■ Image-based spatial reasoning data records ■
★ ★ ★ ★

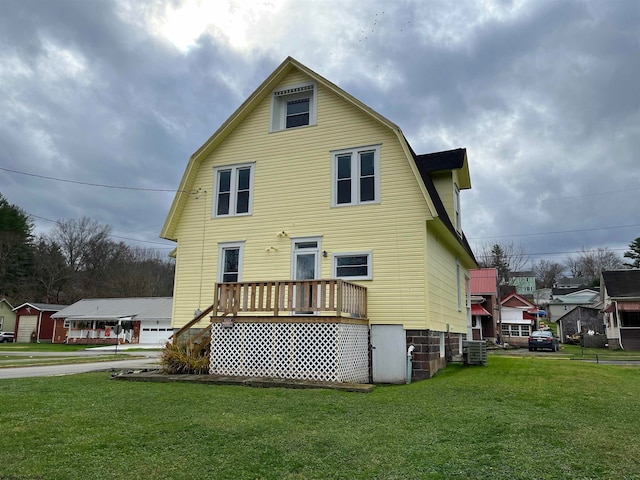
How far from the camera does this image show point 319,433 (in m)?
6.05

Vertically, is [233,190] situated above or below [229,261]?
above

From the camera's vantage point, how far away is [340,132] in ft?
45.6

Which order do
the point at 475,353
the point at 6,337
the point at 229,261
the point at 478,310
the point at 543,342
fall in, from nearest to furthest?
the point at 229,261 < the point at 475,353 < the point at 543,342 < the point at 478,310 < the point at 6,337

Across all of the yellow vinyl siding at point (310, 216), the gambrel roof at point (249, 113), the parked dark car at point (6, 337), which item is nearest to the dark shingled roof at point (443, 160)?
the gambrel roof at point (249, 113)

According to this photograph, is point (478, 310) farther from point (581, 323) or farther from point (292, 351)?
point (292, 351)

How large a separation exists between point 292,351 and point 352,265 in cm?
322

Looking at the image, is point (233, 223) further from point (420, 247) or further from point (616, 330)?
point (616, 330)

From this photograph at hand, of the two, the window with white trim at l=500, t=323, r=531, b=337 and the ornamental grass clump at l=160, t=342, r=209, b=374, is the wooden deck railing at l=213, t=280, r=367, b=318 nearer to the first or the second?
the ornamental grass clump at l=160, t=342, r=209, b=374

★ ★ ★ ★

Render the records from the line containing "From this photograph" through the end as a JSON list of strings, one string per line, leaving out blank lines.

[
  "From this photograph at hand, of the two, the window with white trim at l=500, t=323, r=531, b=337 and the ornamental grass clump at l=160, t=342, r=209, b=374, is the wooden deck railing at l=213, t=280, r=367, b=318 nearer to the first or the second?",
  "the ornamental grass clump at l=160, t=342, r=209, b=374"
]